### REQUIREMENTS
Rewrite the lines below, changing "millimetres" to "millimeters" wherever it occurs and leaving everything else unchanged.
== RECORDS ==
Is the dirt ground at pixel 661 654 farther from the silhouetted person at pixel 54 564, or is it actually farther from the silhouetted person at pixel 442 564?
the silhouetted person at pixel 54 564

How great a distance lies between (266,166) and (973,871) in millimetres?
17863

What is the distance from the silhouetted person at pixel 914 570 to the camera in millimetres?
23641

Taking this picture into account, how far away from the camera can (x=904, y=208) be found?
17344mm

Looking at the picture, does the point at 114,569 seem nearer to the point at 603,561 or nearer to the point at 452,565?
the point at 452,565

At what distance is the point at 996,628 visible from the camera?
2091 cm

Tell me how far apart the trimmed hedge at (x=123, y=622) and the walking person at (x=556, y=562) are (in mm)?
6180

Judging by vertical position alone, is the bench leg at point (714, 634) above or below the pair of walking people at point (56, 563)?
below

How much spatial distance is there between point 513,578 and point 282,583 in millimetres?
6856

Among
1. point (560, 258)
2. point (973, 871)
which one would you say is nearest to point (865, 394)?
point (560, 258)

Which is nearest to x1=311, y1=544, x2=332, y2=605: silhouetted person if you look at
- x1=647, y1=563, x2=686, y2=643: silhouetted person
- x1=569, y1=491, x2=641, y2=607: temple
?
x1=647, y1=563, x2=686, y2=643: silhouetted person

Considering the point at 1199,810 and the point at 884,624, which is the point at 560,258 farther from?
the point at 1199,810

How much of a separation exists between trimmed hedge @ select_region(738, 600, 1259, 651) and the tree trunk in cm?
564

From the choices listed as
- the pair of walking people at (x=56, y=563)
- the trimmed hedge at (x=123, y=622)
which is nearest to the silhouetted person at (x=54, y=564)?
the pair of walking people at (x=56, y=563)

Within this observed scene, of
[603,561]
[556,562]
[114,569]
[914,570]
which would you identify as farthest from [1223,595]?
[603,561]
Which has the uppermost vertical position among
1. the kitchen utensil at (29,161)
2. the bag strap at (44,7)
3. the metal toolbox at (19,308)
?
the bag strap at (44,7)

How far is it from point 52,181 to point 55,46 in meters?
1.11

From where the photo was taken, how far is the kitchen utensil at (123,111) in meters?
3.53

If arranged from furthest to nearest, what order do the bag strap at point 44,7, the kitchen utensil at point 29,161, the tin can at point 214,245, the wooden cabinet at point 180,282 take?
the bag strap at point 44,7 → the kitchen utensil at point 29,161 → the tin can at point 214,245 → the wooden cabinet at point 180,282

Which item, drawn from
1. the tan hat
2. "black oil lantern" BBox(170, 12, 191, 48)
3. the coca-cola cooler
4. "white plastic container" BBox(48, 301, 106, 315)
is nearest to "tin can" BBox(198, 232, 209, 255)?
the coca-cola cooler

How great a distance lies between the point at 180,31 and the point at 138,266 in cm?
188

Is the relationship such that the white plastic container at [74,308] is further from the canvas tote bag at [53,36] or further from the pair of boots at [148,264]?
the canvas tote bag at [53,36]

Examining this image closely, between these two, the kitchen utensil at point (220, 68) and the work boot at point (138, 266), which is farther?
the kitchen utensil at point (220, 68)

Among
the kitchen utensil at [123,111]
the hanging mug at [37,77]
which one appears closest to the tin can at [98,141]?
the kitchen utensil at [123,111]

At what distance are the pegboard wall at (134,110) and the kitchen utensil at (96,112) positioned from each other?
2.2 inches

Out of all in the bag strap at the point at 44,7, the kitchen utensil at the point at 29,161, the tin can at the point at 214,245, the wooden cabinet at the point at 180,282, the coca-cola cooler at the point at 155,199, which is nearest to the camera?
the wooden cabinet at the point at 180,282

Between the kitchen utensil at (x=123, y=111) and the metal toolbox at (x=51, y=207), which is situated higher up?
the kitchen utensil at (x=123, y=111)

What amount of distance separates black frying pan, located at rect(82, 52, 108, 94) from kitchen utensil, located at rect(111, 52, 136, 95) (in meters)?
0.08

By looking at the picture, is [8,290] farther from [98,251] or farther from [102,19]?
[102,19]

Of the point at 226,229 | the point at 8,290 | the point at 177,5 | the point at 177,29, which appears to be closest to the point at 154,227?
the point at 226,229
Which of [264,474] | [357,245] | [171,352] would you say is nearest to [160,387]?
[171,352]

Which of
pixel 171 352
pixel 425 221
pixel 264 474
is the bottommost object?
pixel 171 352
===
### OUTPUT BELOW
Is the dirt ground at pixel 661 654 farther from the silhouetted person at pixel 54 564, or is it actually farther from the silhouetted person at pixel 442 564?
the silhouetted person at pixel 54 564

How great a distance lies between (266,166) and (973,871) in millimeters?
17863

What is the distance from the silhouetted person at pixel 914 570 to the camera in millimeters?
23641

Taking this picture into account, how far away from the camera can (x=904, y=208) be found?
17344mm

Looking at the picture, does the point at 114,569 seem nearer to the point at 603,561 or nearer to the point at 452,565?
the point at 452,565

At what distance is the point at 996,628 visible from the camera?
2091 cm

Tell me how far apart the trimmed hedge at (x=123, y=622) and the walking person at (x=556, y=562) are (in mm)?
6180

Judging by vertical position alone, is the bench leg at point (714, 634) above or below the pair of walking people at point (56, 563)?
below

How much spatial distance is there between point 513,578 and point 282,583 in millimeters?
6856

Among
1. point (560, 258)
2. point (973, 871)
which one would you say is nearest to point (865, 394)?
point (560, 258)

Which is nearest to x1=311, y1=544, x2=332, y2=605: silhouetted person if you look at
- x1=647, y1=563, x2=686, y2=643: silhouetted person
- x1=569, y1=491, x2=641, y2=607: temple
?
x1=647, y1=563, x2=686, y2=643: silhouetted person

Considering the point at 1199,810 and the point at 884,624, which is the point at 560,258 farther from?
the point at 1199,810

How much of a separation exists between trimmed hedge @ select_region(738, 600, 1259, 651) and the tree trunk in cm?
564

From the choices listed as
- the pair of walking people at (x=56, y=563)
- the trimmed hedge at (x=123, y=622)
which is nearest to the silhouetted person at (x=54, y=564)?
the pair of walking people at (x=56, y=563)

Within this observed scene, of
[603,561]
[556,562]
[114,569]
[914,570]
which would you identify as farthest from [1223,595]?
[603,561]
Which has the uppermost vertical position among
1. the kitchen utensil at (29,161)
2. the bag strap at (44,7)
3. the metal toolbox at (19,308)
?
the bag strap at (44,7)

How far is it from point 52,181 to point 55,46 in meters?
1.11

From where the photo was taken, how far is the kitchen utensil at (123,111) in meters?
3.53

If arranged from furthest to nearest, what order do the bag strap at point 44,7, the kitchen utensil at point 29,161, the tin can at point 214,245, the wooden cabinet at point 180,282 take?
the bag strap at point 44,7 → the kitchen utensil at point 29,161 → the tin can at point 214,245 → the wooden cabinet at point 180,282

Which item, drawn from
1. the tan hat
2. "black oil lantern" BBox(170, 12, 191, 48)
3. the coca-cola cooler
4. "white plastic container" BBox(48, 301, 106, 315)
is nearest to "tin can" BBox(198, 232, 209, 255)?
the coca-cola cooler

How great a distance lies between the point at 180,31 and the point at 138,266 in cm?
188

Is the relationship such that the white plastic container at [74,308] is further from the canvas tote bag at [53,36] or further from the pair of boots at [148,264]?
the canvas tote bag at [53,36]

Examining this image closely, between these two, the kitchen utensil at point (220, 68) and the work boot at point (138, 266), which is farther?
the kitchen utensil at point (220, 68)

Among
the kitchen utensil at [123,111]
the hanging mug at [37,77]
which one appears closest to the tin can at [98,141]?
the kitchen utensil at [123,111]

At what distance are the pegboard wall at (134,110) and the kitchen utensil at (96,112) positioned from each other?
2.2 inches

Out of all in the bag strap at the point at 44,7, the kitchen utensil at the point at 29,161, the tin can at the point at 214,245, the wooden cabinet at the point at 180,282, the coca-cola cooler at the point at 155,199, which is nearest to the camera?
the wooden cabinet at the point at 180,282

Between the kitchen utensil at (x=123, y=111) and the metal toolbox at (x=51, y=207), which is situated higher up?
the kitchen utensil at (x=123, y=111)

What amount of distance separates black frying pan, located at rect(82, 52, 108, 94) from kitchen utensil, located at rect(111, 52, 136, 95) (in meters)?
0.08

By looking at the picture, is [8,290] farther from [98,251] or farther from [102,19]?
[102,19]

Of the point at 226,229 | the point at 8,290 | the point at 177,5 | the point at 177,29, which appears to be closest to the point at 154,227?
the point at 226,229
Which of [264,474] | [357,245] | [171,352] would you say is nearest to [160,387]?
[171,352]

Which of
pixel 171 352
pixel 425 221
pixel 264 474
is the bottommost object?
pixel 171 352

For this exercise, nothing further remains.